Gabon : ronde de nuit au quartier Louis de Libreville

Mis à jour le 9 février 2012 à 19:07

Le soir venu, ce paisible arrondissement de Libreville s’anime. C’est le point de rencontre des fêtards de la capitale gabonaise. De l’apéro à l’after, du retau au night-club, petite virée à la lumière des néons.

À « Elbèv » (diminutif de « LBV », pour « Libreville »), les rois de la nuit gabonaise ont rendez-vous dans l’ancien domaine du roi Louis, un quartier-discothèque en forme de triangle des Bermudes où l’on accourt pour se perdre avec joie dans la moiteur des nuits tropicales. Si, à Abidjan, la rue Princesse est morte sous les mâchoires des tractopelles, à Libreville, le quartier Louis est ressuscité, après les chasses aux mineurs et aux « tuées-tuées » (prostituées) organisées depuis la fin de 2009 par la brigade des moeurs et qui ont, un temps, cassé l’ambiance de ses nuits folles.

Le jour, Louis est calme.
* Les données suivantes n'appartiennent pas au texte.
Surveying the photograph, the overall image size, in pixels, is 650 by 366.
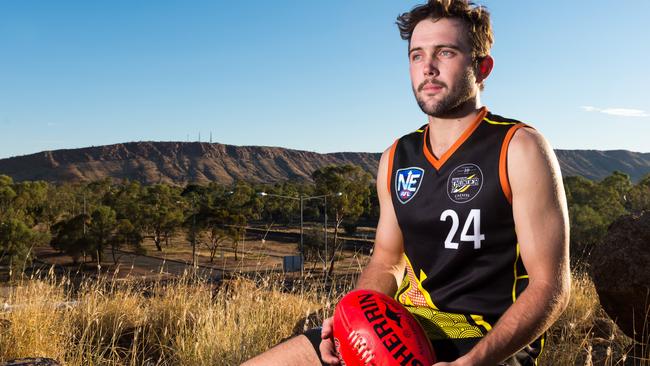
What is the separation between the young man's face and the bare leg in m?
1.14

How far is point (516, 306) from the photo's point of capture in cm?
208

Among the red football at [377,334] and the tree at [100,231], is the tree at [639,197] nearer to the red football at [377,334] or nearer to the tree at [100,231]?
the tree at [100,231]

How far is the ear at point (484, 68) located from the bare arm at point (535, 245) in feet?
1.39

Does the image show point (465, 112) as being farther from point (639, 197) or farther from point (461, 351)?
point (639, 197)

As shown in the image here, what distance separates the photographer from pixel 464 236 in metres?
2.29

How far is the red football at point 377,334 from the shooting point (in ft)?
6.79

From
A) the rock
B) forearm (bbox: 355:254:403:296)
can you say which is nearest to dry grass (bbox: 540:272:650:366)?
forearm (bbox: 355:254:403:296)

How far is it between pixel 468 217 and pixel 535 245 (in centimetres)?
28

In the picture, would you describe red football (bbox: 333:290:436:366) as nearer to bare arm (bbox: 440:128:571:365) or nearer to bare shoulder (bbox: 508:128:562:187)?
bare arm (bbox: 440:128:571:365)

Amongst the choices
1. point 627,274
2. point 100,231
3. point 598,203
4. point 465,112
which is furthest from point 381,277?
point 598,203

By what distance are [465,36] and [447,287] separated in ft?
3.51

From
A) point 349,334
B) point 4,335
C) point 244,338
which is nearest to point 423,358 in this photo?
point 349,334

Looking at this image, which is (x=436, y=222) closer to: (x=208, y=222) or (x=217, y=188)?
(x=208, y=222)

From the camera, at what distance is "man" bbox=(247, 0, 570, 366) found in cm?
212
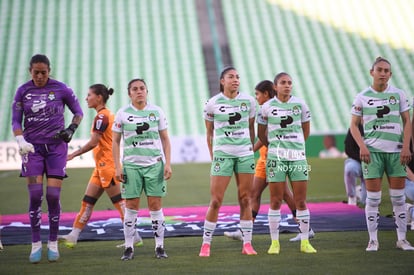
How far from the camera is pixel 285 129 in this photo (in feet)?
29.4

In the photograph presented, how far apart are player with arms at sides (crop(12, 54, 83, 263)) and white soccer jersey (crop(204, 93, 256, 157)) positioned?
1642 millimetres

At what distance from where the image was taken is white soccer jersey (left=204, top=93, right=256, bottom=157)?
8.79 meters

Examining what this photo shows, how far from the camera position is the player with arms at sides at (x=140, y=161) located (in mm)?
8727

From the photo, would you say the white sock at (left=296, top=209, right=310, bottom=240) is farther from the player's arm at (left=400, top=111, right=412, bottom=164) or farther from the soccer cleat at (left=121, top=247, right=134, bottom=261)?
the soccer cleat at (left=121, top=247, right=134, bottom=261)

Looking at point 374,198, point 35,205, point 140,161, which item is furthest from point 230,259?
point 35,205

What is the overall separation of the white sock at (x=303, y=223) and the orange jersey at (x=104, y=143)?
266 centimetres

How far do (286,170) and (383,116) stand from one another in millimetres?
1297

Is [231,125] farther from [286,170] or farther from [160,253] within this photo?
[160,253]

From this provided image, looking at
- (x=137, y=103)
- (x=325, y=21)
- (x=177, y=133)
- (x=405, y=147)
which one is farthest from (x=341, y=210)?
(x=325, y=21)

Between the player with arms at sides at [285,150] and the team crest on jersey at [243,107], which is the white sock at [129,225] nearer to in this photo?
the player with arms at sides at [285,150]

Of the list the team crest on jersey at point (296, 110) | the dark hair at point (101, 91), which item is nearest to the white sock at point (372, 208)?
the team crest on jersey at point (296, 110)

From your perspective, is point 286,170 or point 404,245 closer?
point 404,245

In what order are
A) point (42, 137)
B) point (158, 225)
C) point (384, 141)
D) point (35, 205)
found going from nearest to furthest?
point (35, 205) < point (42, 137) < point (158, 225) < point (384, 141)

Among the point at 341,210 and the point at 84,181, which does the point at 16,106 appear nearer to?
the point at 341,210
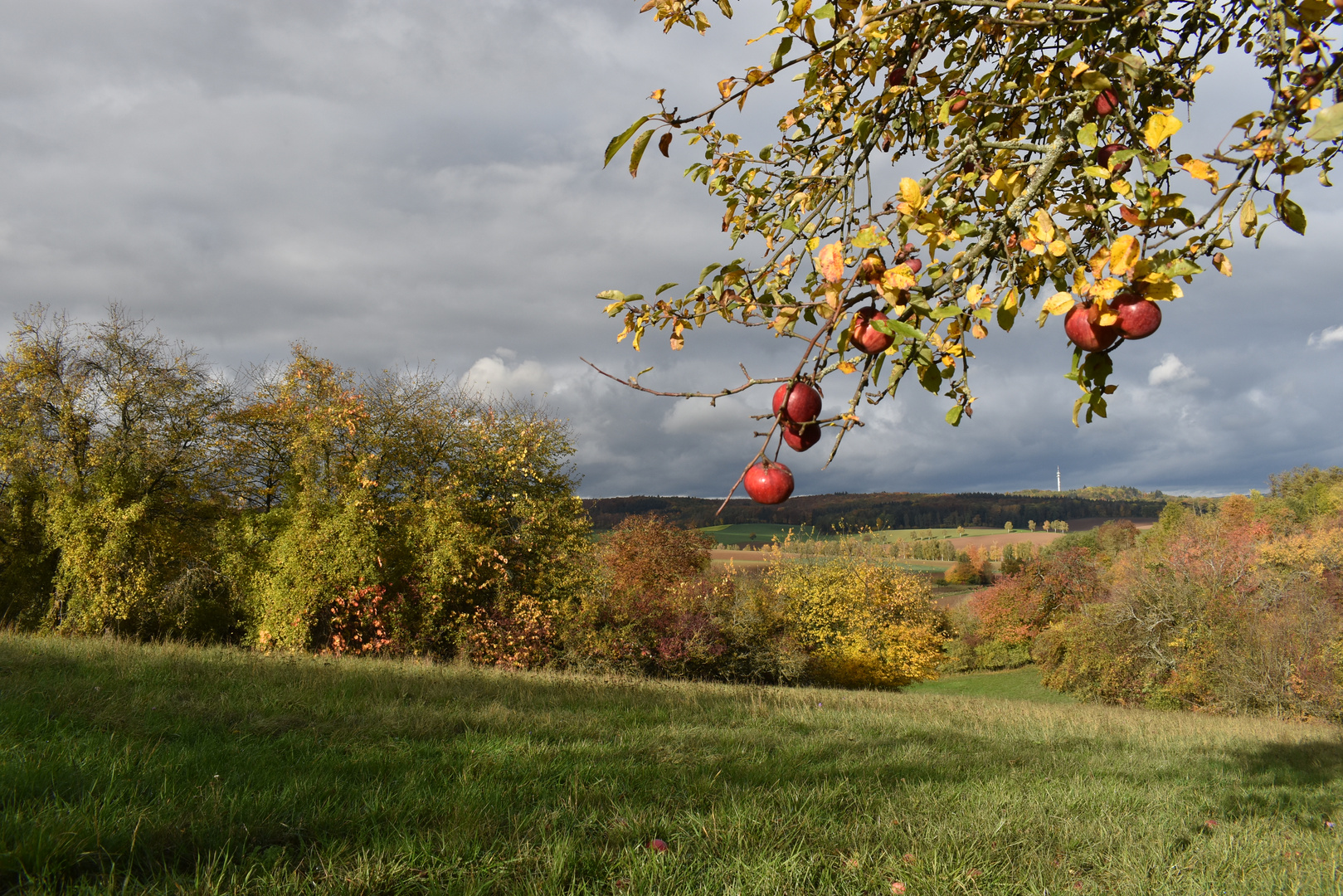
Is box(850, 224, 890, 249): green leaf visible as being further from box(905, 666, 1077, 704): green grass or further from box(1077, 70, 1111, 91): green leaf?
box(905, 666, 1077, 704): green grass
Un arrondissement paisible, semé de maisons blanches accrochées à la colline, caressé par la brise marine. Quelques rares voitures sillonnent les rues. Sous un soleil de plomb, des ménagères reviennent du marché, chargées de sacs de riz et de bâtons de manioc. On croirait Louis à des années-lumière des grands boulevards et des bétons du centre-ville… qui n’est pourtant qu’à quelques coups de volant. Mais quand vient le soir, la métamorphose s’opère. Par un jeu de vases communicants, le quartier des affaires se vide… et Louis se remplit.

On se sape. Pas question de s’y rendre en tenue de maquisard. Pour s’y montrer, on se soigne, on se sape, on enfile ses plus belles marques (il faut dire que pour elles – et pour Louis -, on a pris un crédit à la BGFI). Élégants et légionnaires, étudiants et hommes d’affaires, belles griffées et tuées-tuées griffues transforment le quartier-village en une grouillante fourmilière : les 4×4 de luxe encombrent les trottoirs, alors qu’une foule désordonnée marche au milieu de la chaussée. Sous les néons, la nuit à Louis est un jour rouge et vert et vibre du beat qui s’échappe des bars et des boîtes.
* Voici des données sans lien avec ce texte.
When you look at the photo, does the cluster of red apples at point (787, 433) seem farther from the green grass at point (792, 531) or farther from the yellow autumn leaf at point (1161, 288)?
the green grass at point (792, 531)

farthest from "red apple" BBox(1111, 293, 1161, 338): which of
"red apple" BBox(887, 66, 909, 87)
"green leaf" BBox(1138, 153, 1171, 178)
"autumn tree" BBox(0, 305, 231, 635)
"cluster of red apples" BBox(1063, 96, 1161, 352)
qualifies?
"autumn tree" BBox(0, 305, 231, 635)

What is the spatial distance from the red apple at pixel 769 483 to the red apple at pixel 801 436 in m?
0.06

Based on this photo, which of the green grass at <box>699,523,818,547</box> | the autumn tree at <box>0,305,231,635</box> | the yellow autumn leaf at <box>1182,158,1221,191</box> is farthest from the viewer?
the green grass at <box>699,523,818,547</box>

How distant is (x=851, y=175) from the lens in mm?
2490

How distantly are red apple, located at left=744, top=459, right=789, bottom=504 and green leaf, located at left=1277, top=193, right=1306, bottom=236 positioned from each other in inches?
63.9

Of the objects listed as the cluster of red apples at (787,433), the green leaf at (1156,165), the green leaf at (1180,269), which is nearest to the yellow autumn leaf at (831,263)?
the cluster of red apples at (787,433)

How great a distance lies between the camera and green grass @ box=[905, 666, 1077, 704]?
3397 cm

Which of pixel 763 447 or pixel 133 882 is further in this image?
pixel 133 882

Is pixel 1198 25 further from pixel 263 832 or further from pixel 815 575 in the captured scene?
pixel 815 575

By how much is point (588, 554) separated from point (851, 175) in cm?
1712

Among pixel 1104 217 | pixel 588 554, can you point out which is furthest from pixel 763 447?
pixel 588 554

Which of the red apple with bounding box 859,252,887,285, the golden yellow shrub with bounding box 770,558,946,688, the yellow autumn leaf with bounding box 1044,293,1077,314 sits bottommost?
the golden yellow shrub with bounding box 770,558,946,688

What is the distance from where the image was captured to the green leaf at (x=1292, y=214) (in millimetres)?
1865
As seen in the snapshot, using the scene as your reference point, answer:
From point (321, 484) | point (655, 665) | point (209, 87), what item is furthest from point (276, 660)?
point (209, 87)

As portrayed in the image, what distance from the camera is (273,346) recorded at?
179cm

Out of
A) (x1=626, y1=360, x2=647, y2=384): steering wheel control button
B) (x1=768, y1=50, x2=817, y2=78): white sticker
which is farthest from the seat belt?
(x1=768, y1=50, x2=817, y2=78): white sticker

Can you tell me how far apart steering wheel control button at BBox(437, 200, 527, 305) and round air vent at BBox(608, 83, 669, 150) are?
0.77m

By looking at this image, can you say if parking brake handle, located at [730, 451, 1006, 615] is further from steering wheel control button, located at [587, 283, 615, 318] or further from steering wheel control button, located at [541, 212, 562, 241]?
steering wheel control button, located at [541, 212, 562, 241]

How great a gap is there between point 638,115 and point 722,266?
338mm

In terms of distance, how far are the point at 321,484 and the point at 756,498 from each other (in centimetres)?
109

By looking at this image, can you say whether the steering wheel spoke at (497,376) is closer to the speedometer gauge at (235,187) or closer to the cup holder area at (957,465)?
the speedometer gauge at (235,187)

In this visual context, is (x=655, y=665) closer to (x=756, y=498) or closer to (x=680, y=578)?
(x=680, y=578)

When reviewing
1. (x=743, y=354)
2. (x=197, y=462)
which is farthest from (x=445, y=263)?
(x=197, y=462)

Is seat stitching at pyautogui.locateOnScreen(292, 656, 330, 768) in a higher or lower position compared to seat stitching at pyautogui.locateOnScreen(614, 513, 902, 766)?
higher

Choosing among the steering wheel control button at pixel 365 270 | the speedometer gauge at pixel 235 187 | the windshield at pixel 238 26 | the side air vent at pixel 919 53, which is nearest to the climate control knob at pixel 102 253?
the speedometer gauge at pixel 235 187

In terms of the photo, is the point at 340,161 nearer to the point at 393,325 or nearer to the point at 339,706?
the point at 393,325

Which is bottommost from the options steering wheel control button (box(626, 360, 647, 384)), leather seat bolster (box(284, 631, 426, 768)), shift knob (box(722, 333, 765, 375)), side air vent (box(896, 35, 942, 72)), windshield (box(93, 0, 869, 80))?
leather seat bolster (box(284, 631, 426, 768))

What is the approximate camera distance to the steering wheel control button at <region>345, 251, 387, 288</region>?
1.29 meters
De l’apéro à l’after, les établissements offrent toutes les ambiances, toutes les solutions, pour toutes les populations. Black ou white, à Louis, tous les chats sont gris ! En début de soirée, la tournée à l’Absolute – la boîte fashion sise à Port-Môle – sera pariée sur une table de billard au Pakito, du rock live dans les tympans. Puis direction le Wapiti ou le Butterfly pour un apéro ambiancé, avant d’aller faire le plein de calories en prévision de la nuit sportive qui s’annonce.
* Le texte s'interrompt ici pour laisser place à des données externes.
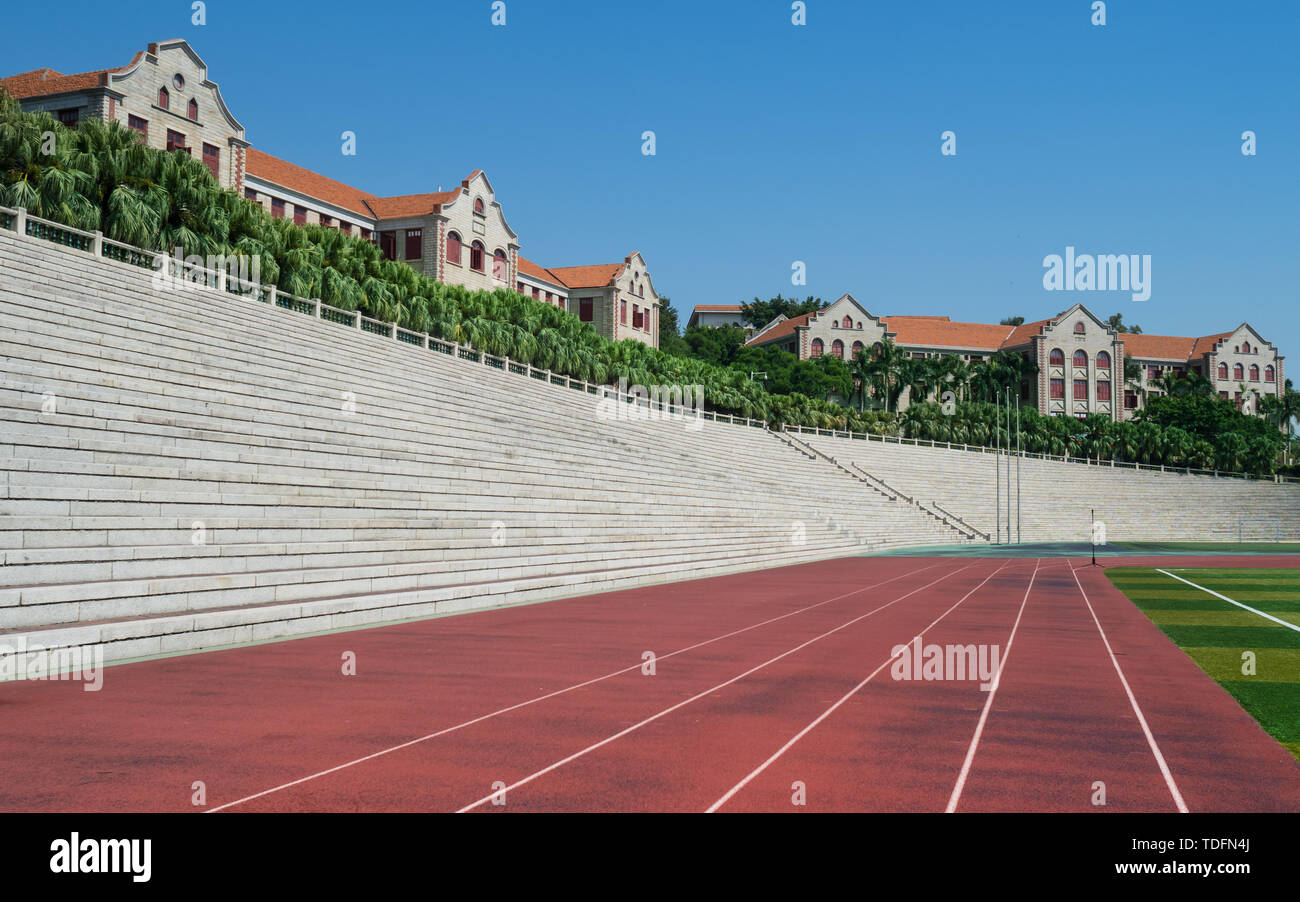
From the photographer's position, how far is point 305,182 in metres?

Ragoût de porc-épic à l’odika ou pâtes à la truffe ? Il y en a pour tous les palais, pour tous les prix. Mais côté gastronomie branchée, c’est la mode italienne qui est à la carte, et le Roma, cher et chic, fait le plein tous les soirs. Pour les adeptes du gaboma way of life, l’institution reste l’Odika, avec son crabe farci et son ragoût de viande de brousse arrosé d’une bonne Regab, la bière nationale.

Plus tard, le karaoké du Cotton Club reste un incontournable… surtout pour les militaires et les businessmen blancs. Histoire de se chauffer un peu la voix avant d’aller hurler des mots doux dans les 180 décibels du Balajo ou du No Stress.

Un dernier rhum-gingembre, le soleil se lève. Dans le jour naissant, les rues sont vides. Quelques rares taxis brinquebalants klaxonnent un dernier fêtard qui titube… pendant qu’une ménagère, chargée de sacs de riz et de bâtons de manioc, remonte paisiblement la colline.